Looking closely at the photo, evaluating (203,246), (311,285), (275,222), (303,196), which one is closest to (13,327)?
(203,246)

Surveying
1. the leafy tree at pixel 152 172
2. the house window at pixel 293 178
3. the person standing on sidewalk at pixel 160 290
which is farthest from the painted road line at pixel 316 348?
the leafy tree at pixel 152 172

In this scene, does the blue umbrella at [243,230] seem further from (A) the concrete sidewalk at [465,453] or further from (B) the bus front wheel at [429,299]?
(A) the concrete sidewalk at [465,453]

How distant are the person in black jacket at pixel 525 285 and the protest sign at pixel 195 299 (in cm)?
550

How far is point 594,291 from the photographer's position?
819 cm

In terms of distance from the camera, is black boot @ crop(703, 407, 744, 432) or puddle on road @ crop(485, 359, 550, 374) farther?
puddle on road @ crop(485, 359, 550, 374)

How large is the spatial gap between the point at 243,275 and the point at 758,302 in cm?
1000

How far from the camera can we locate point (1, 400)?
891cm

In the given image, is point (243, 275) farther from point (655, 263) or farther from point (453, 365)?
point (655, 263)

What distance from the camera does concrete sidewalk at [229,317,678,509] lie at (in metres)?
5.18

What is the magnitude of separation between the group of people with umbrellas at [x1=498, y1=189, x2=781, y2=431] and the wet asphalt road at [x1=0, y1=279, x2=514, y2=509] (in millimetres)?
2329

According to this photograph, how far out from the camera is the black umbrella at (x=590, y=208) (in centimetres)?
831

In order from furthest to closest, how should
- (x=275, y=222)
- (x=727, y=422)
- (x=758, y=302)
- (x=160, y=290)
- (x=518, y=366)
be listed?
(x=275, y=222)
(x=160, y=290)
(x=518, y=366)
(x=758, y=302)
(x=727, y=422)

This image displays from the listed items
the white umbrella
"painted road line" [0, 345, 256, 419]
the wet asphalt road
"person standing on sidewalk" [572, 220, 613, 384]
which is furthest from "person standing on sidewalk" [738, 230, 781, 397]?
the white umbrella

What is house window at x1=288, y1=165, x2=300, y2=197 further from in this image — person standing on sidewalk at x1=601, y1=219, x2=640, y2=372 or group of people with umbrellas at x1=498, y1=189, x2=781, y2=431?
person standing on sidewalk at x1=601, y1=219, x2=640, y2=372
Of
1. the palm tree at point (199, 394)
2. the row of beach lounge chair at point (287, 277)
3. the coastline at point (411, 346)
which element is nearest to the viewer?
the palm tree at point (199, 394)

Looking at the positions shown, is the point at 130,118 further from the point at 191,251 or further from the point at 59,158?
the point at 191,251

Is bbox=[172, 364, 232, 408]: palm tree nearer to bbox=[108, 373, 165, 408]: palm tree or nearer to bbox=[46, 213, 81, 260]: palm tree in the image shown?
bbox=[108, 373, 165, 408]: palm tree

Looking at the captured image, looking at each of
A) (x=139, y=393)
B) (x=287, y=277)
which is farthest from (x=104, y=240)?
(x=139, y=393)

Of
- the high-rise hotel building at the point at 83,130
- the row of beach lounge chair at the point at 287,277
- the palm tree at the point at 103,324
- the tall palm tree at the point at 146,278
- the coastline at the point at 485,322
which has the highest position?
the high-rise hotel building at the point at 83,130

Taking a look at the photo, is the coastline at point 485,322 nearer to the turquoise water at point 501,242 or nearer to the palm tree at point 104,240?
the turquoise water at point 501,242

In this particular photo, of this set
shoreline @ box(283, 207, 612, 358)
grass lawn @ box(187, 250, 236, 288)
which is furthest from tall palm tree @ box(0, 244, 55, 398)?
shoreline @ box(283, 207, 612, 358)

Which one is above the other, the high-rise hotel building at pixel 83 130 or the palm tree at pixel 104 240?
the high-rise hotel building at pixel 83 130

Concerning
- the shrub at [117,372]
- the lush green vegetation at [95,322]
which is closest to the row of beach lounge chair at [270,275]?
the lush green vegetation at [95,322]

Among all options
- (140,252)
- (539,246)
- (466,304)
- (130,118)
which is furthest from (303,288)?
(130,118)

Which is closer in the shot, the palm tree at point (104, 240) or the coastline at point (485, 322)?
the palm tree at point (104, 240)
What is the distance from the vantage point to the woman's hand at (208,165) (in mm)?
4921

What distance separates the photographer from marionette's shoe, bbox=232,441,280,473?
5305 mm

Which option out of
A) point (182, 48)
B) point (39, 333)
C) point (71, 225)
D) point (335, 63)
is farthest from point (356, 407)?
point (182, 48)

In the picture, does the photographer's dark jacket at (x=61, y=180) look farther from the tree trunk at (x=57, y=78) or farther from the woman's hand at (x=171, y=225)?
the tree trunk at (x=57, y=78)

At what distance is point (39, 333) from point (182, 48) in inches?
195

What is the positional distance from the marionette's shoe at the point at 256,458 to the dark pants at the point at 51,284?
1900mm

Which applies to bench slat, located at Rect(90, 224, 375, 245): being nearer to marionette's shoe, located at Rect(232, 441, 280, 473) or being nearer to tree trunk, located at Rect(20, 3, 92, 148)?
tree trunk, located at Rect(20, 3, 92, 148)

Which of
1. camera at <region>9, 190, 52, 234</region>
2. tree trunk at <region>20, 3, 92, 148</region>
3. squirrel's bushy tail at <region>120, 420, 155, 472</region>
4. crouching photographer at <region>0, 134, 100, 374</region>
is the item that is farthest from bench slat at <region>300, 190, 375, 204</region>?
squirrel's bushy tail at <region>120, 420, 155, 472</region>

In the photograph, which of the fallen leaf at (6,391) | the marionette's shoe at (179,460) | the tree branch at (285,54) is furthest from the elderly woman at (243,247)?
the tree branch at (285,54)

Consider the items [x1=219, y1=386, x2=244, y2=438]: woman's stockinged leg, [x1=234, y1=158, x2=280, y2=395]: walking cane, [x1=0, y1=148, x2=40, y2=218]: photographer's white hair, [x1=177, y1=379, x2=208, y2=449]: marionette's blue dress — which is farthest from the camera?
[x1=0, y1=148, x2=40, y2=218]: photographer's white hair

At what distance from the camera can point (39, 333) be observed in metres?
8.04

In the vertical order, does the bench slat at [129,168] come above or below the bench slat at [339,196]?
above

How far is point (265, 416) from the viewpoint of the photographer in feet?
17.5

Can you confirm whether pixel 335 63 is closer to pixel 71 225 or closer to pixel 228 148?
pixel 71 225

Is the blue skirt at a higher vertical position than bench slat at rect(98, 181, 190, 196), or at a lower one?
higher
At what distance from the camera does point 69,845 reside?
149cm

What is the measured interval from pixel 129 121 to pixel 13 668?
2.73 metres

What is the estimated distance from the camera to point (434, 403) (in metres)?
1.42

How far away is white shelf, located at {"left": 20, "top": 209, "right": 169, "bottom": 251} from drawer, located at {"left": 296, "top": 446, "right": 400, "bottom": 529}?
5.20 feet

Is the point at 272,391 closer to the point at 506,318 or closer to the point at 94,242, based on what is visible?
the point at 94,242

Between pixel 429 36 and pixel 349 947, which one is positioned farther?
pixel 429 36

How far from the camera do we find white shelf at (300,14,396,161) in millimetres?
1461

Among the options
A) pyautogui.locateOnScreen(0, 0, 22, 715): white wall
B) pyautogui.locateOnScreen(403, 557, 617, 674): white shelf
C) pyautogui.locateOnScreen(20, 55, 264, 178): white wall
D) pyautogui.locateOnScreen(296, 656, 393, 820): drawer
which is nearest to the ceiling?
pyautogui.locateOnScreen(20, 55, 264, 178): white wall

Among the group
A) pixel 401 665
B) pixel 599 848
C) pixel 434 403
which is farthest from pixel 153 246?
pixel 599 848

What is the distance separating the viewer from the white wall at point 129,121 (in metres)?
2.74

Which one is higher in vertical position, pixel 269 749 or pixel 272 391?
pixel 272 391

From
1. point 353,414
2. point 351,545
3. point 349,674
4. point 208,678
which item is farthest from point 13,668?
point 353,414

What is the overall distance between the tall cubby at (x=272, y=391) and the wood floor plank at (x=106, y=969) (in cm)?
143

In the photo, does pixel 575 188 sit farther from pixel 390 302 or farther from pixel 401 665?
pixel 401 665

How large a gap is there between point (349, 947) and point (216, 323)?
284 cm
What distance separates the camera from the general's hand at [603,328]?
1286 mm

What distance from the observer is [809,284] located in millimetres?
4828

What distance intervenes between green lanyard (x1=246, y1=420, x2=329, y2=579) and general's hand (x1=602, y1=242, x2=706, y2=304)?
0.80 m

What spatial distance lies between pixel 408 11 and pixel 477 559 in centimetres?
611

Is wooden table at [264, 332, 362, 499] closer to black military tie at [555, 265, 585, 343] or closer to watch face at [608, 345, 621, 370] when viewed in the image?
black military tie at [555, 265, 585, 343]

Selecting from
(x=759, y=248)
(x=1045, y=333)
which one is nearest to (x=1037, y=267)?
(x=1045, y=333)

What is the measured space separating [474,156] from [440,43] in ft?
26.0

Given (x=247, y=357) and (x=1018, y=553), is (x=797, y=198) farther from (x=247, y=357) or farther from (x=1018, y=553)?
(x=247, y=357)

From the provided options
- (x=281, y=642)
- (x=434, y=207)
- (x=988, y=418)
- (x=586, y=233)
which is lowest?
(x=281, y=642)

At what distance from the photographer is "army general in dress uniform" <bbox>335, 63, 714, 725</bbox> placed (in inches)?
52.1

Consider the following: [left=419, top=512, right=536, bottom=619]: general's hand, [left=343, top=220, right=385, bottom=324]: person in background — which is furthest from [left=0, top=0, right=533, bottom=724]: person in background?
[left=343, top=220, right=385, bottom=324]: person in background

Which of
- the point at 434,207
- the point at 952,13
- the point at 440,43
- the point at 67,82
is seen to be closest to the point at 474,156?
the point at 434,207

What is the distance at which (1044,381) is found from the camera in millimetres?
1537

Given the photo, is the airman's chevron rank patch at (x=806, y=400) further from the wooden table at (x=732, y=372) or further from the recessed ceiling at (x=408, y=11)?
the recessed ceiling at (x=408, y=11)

▸ Given problem
Give the stretch from the line containing "How large a" through the end of the entries as a Markdown table with the columns Row and Line, leaving out blank lines.

▸ Output for this task
| Row | Line |
|---|---|
| 1 | How large a gap is there between point (349, 947) and point (216, 323)? |
| 2 | 284 cm |
| 3 | What distance separates the camera from the general's hand at [603,328]? |
| 4 | 1286 mm |
| 5 | What distance from the observer is [809,284] located in millimetres? |
| 6 | 4828 |
| 7 | What distance intervenes between green lanyard (x1=246, y1=420, x2=329, y2=579) and general's hand (x1=602, y1=242, x2=706, y2=304)? |
| 8 | 0.80 m |
| 9 | What spatial distance lies between pixel 408 11 and pixel 477 559 in centimetres? |
| 10 | 611 |
| 11 | Is wooden table at [264, 332, 362, 499] closer to black military tie at [555, 265, 585, 343] or closer to watch face at [608, 345, 621, 370] when viewed in the image? |
| 12 | black military tie at [555, 265, 585, 343] |
| 13 | Selecting from |
| 14 | (x=759, y=248) |
| 15 | (x=1045, y=333) |
| 16 | which one is nearest to (x=1037, y=267)? |
| 17 | (x=1045, y=333) |
| 18 | What is the measured space separating [474,156] from [440,43] in ft? |
| 19 | 26.0 |
| 20 | Given (x=247, y=357) and (x=1018, y=553), is (x=797, y=198) farther from (x=247, y=357) or farther from (x=1018, y=553)? |
| 21 | (x=247, y=357) |
| 22 | From the provided options |
| 23 | - (x=281, y=642) |
| 24 | - (x=434, y=207) |
| 25 | - (x=988, y=418) |
| 26 | - (x=586, y=233) |
| 27 | which is lowest? |
| 28 | (x=281, y=642) |
| 29 | At what distance from the photographer is "army general in dress uniform" <bbox>335, 63, 714, 725</bbox> placed (in inches)? |
| 30 | 52.1 |
| 31 | Consider the following: [left=419, top=512, right=536, bottom=619]: general's hand, [left=343, top=220, right=385, bottom=324]: person in background — which is furthest from [left=0, top=0, right=533, bottom=724]: person in background? |
| 32 | [left=343, top=220, right=385, bottom=324]: person in background |
| 33 | Which of |
| 34 | - the point at 434,207 |
| 35 | - the point at 952,13 |
| 36 | - the point at 440,43 |
| 37 | - the point at 67,82 |
| 38 | is seen to be closest to the point at 474,156? |
| 39 | the point at 434,207 |
| 40 | What is the distance at which (1044,381) is found from the camera in millimetres? |
| 41 | 1537 |
| 42 | Given the photo, is the airman's chevron rank patch at (x=806, y=400) further from the wooden table at (x=732, y=372) or further from the recessed ceiling at (x=408, y=11)? |
| 43 | the recessed ceiling at (x=408, y=11) |